The U.S. Senate has a new website to showcase the history and contributions of each of the 50 states to our upper chamber: States in the Senate.  Learn more about your own state, or one of the other 49.  I grew up in Virginia, but my Mom grew up in Hawaii, so let’s use the Aloha State as an example of what States in the Senate has to offer.

Clicking on the state first takes you to the two sitting Senators (Akaka and Inouye for Hawaii).
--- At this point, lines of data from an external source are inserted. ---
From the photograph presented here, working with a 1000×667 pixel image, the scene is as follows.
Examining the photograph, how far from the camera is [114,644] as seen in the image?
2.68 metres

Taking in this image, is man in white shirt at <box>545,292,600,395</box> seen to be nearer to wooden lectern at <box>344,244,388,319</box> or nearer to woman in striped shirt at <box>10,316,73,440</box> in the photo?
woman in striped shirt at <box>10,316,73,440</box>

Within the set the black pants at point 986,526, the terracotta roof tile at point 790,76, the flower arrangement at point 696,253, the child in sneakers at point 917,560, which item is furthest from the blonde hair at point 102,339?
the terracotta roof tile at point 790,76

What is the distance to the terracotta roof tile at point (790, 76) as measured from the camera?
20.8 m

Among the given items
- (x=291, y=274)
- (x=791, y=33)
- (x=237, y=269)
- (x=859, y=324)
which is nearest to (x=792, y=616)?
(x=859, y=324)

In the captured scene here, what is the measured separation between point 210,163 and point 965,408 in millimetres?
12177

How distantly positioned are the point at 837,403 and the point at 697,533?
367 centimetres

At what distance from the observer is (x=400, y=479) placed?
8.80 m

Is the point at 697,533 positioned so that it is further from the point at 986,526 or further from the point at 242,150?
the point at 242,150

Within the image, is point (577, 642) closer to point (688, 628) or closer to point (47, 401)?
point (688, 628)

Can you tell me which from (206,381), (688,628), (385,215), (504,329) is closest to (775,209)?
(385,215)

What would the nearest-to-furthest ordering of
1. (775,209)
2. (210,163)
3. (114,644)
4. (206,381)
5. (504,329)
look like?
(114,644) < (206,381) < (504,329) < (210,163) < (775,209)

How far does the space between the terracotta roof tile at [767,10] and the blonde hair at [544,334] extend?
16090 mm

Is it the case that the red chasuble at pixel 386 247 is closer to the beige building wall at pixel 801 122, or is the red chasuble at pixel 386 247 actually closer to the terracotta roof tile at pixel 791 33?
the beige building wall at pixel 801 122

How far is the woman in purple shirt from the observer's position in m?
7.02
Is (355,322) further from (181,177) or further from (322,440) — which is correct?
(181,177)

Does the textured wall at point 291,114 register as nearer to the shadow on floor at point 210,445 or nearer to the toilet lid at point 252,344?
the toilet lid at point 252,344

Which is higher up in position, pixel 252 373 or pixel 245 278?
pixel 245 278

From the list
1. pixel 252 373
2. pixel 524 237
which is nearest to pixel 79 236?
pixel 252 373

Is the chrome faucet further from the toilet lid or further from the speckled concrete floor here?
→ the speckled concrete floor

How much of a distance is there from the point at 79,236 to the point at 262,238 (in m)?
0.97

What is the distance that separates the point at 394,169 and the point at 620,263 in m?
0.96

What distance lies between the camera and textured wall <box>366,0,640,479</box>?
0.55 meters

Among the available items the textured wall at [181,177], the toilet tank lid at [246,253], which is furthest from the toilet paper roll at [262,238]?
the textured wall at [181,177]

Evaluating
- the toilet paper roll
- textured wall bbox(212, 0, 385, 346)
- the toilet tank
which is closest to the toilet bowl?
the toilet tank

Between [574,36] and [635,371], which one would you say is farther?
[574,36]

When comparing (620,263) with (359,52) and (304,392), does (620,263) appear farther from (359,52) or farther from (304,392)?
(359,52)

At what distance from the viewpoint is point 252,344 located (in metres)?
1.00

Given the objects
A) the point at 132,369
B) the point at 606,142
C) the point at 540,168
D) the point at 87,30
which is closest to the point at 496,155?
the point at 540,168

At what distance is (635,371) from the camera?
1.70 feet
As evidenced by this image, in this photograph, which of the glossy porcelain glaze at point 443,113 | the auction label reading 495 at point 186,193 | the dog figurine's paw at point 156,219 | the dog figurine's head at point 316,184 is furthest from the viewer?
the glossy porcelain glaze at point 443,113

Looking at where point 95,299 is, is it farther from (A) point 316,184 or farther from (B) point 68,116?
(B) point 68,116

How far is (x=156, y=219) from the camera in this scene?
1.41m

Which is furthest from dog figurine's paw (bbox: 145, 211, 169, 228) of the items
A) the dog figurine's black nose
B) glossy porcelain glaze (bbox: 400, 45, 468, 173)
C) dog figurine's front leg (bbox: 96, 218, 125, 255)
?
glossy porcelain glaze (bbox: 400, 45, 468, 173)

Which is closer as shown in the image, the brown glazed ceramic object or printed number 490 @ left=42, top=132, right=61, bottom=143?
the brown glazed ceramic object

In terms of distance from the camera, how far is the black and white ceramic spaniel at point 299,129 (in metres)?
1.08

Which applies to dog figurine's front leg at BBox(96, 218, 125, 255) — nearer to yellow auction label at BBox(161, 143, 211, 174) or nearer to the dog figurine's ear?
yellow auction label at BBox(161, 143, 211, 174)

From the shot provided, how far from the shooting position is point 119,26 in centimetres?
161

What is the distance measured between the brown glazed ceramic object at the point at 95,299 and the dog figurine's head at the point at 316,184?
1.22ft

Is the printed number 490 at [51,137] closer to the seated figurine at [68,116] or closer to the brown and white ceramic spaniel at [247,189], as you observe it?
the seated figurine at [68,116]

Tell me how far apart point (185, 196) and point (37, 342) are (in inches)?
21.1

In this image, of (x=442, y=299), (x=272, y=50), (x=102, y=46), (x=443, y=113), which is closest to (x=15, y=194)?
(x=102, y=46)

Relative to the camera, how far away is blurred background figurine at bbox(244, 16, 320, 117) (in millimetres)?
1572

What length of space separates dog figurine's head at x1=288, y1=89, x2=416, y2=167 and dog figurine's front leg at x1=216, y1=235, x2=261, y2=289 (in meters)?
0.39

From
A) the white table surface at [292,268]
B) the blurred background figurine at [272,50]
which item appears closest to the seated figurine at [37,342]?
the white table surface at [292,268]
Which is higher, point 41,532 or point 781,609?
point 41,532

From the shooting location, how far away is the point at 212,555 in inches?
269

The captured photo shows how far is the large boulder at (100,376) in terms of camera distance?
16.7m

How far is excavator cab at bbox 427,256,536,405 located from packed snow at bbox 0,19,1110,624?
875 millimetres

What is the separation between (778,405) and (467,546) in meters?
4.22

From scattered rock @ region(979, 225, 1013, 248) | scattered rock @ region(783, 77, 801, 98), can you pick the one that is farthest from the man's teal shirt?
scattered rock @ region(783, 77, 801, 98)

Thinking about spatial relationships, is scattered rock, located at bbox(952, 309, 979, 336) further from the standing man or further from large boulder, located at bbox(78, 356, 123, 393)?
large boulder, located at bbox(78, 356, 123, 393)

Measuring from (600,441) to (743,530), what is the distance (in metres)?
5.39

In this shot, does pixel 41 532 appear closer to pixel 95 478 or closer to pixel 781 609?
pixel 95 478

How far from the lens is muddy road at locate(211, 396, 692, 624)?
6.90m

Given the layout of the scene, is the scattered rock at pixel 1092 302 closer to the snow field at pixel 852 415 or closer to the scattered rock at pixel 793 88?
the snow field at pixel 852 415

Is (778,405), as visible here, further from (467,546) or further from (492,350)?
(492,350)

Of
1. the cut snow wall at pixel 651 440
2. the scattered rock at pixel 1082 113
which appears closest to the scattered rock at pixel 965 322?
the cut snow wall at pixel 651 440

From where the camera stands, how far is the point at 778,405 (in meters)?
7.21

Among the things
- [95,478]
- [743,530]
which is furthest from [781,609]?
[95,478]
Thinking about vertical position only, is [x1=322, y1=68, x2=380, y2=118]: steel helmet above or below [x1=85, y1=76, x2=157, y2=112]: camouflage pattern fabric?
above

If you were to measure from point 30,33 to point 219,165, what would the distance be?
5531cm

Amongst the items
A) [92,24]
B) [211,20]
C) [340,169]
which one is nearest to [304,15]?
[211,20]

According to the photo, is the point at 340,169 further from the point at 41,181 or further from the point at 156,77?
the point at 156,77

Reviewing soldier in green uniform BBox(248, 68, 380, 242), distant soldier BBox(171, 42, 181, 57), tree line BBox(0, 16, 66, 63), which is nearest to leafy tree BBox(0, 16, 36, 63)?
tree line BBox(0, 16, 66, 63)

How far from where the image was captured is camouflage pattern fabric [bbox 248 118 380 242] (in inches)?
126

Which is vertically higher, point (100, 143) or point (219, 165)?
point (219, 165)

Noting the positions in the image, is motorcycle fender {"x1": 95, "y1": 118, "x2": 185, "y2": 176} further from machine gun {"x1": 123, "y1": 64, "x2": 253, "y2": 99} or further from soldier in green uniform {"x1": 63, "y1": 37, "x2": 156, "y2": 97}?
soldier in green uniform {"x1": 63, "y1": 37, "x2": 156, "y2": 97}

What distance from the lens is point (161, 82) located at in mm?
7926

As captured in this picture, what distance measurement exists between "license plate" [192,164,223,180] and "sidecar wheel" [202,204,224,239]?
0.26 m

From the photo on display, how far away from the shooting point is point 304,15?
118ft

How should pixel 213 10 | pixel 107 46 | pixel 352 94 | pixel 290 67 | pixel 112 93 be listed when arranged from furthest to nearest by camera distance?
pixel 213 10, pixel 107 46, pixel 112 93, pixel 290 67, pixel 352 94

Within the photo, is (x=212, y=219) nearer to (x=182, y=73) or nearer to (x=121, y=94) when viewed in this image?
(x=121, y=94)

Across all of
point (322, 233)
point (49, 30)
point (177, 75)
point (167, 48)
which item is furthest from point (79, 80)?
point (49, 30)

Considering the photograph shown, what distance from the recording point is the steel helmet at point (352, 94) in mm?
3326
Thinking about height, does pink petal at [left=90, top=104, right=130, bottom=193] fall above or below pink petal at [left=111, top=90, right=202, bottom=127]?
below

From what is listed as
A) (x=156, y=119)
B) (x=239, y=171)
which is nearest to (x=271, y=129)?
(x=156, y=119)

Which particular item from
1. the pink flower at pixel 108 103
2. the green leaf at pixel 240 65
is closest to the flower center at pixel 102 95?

The top navigation bar will take you to the state’s history in the Senate (click “Senators”), or to the state’s art, communities, elections and leadership (click “Timeline”).

I clicked on “Art” from the Timeline and discovered a familiar face.

This statue of King Kamehameha is part of the National Statuary Hall Collection. It lives in the Capitol Visitor Center. Did you know that it is the third casting of the exact same King Kamehameha statue in front of the Judiciary History Center (Ali’iolani Hale) in Honolulu?

Library of Congress, Prints & Photographs Division, HABS HI,2-HONLU,3–5

States in the Senate is a great resource for teachers and students, but more broadly, it helps us learn about one another as citizens. Virginia couldn’t be farther away from Hawaii, or more different than Texas or Minnesota or New York, but understanding what each state has brought to our national legislature can only strengthen our union. Plus, the pictures are amazing. If you enjoy States in the Senate, visit the Law Library’s counterpart, Guide to Law Online: U.S. States and Territories.